*** SOURCE RECORDS ***

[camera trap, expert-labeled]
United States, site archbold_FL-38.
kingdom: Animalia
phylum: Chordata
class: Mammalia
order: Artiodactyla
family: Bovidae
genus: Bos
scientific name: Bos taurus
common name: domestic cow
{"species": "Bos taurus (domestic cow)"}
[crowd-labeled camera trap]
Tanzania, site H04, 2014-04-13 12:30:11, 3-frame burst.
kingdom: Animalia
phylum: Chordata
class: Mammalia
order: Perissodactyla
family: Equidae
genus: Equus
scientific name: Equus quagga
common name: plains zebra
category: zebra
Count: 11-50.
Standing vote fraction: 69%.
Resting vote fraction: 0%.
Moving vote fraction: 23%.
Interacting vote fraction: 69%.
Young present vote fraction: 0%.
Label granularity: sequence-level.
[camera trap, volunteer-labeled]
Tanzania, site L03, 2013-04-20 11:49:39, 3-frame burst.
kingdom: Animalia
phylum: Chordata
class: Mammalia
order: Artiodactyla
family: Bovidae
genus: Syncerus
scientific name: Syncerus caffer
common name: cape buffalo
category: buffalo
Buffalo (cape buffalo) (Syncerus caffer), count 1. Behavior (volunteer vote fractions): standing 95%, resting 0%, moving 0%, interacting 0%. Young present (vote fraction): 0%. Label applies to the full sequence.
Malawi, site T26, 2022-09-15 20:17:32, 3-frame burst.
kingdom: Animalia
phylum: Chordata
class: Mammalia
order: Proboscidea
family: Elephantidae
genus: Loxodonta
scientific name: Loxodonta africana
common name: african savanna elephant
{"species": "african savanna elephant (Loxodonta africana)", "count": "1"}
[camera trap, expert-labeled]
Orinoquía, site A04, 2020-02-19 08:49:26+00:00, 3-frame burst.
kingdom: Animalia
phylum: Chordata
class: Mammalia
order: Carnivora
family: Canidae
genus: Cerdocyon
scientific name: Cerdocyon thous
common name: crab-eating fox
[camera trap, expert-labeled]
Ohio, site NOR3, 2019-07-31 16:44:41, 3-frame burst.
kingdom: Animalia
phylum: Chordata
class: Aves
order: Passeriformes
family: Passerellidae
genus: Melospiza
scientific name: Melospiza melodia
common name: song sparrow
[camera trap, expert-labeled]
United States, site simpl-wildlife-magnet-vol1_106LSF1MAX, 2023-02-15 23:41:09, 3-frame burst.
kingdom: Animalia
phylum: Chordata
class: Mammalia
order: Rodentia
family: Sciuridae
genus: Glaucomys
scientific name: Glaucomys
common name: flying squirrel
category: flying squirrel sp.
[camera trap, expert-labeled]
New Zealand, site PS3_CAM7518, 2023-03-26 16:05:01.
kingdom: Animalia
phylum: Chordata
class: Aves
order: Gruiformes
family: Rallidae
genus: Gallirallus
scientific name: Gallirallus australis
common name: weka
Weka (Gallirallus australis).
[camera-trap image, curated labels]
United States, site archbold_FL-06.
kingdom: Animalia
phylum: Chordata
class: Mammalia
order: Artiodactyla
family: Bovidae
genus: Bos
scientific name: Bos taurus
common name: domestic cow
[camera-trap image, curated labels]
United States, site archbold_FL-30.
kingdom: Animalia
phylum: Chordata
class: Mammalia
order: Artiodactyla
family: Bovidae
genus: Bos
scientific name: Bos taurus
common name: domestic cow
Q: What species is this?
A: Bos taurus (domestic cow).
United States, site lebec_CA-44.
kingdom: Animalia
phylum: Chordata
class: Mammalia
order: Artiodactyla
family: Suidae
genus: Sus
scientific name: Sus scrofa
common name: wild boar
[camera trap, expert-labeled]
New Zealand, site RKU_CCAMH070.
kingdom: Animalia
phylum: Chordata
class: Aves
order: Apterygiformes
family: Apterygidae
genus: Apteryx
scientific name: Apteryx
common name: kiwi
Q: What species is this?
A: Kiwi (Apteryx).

*** End of SOURCE RECORDS ***

__WHAT THIS TASK INVOLVES__
Your answer must be an exact transcription of every record above.

__EXERCISE ANSWER__
[camera trap, expert-labeled]
United States, site archbold_FL-38.
kingdom: Animalia
phylum: Chordata
class: Mammalia
order: Artiodactyla
family: Bovidae
genus: Bos
scientific name: Bos taurus
common name: domestic cow
{"species": "Bos taurus (domestic cow)"}
[crowd-labeled camera trap]
Tanzania, site H04, 2014-04-13 12:30:11, 3-frame burst.
kingdom: Animalia
phylum: Chordata
class: Mammalia
order: Perissodactyla
family: Equidae
genus: Equus
scientific name: Equus quagga
common name: plains zebra
category: zebra
Count: 11-50.
Standing vote fraction: 69%.
Resting vote fraction: 0%.
Moving vote fraction: 23%.
Interacting vote fraction: 69%.
Young present vote fraction: 0%.
Label granularity: sequence-level.
[camera trap, volunteer-labeled]
Tanzania, site L03, 2013-04-20 11:49:39, 3-frame burst.
kingdom: Animalia
phylum: Chordata
class: Mammalia
order: Artiodactyla
family: Bovidae
genus: Syncerus
scientific name: Syncerus caffer
common name: cape buffalo
category: buffalo
Buffalo (cape buffalo) (Syncerus caffer), count 1. Behavior (volunteer vote fractions): standing 95%, resting 0%, moving 0%, interacting 0%. Young present (vote fraction): 0%. Label applies to the full sequence.
Malawi, site T26, 2022-09-15 20:17:32, 3-frame burst.
kingdom: Animalia
phylum: Chordata
class: Mammalia
order: Proboscidea
family: Elephantidae
genus: Loxodonta
scientific name: Loxodonta africana
common name: african savanna elephant
{"species": "african savanna elephant (Loxodonta africana)", "count": "1"}
[camera trap, expert-labeled]
Orinoquía, site A04, 2020-02-19 08:49:26+00:00, 3-frame burst.
kingdom: Animalia
phylum: Chordata
class: Mammalia
order: Carnivora
family: Canidae
genus: Cerdocyon
scientific name: Cerdocyon thous
common name: crab-eating fox
[camera trap, expert-labeled]
Ohio, site NOR3, 2019-07-31 16:44:41, 3-frame burst.
kingdom: Animalia
phylum: Chordata
class: Aves
order: Passeriformes
family: Passerellidae
genus: Melospiza
scientific name: Melospiza melodia
common name: song sparrow
[camera trap, expert-labeled]
United States, site simpl-wildlife-magnet-vol1_106LSF1MAX, 2023-02-15 23:41:09, 3-frame burst.
kingdom: Animalia
phylum: Chordata
class: Mammalia
order: Rodentia
family: Sciuridae
genus: Glaucomys
scientific name: Glaucomys
common name: flying squirrel
category: flying squirrel sp.
[camera trap, expert-labeled]
New Zealand, site PS3_CAM7518, 2023-03-26 16:05:01.
kingdom: Animalia
phylum: Chordata
class: Aves
order: Gruiformes
family: Rallidae
genus: Gallirallus
scientific name: Gallirallus australis
common name: weka
Weka (Gallirallus australis).
[camera-trap image, curated labels]
United States, site archbold_FL-06.
kingdom: Animalia
phylum: Chordata
class: Mammalia
order: Artiodactyla
family: Bovidae
genus: Bos
scientific name: Bos taurus
common name: domestic cow
[camera-trap image, curated labels]
United States, site archbold_FL-30.
kingdom: Animalia
phylum: Chordata
class: Mammalia
order: Artiodactyla
family: Bovidae
genus: Bos
scientific name: Bos taurus
common name: domestic cow
Q: What species is this?
A: Bos taurus (domestic cow).
United States, site lebec_CA-44.
kingdom: Animalia
phylum: Chordata
class: Mammalia
order: Artiodactyla
family: Suidae
genus: Sus
scientific name: Sus scrofa
common name: wild boar
[camera trap, expert-labeled]
New Zealand, site RKU_CCAMH070.
kingdom: Animalia
phylum: Chordata
class: Aves
order: Apterygiformes
family: Apterygidae
genus: Apteryx
scientific name: Apteryx
common name: kiwi
Q: What species is this?
A: Kiwi (Apteryx).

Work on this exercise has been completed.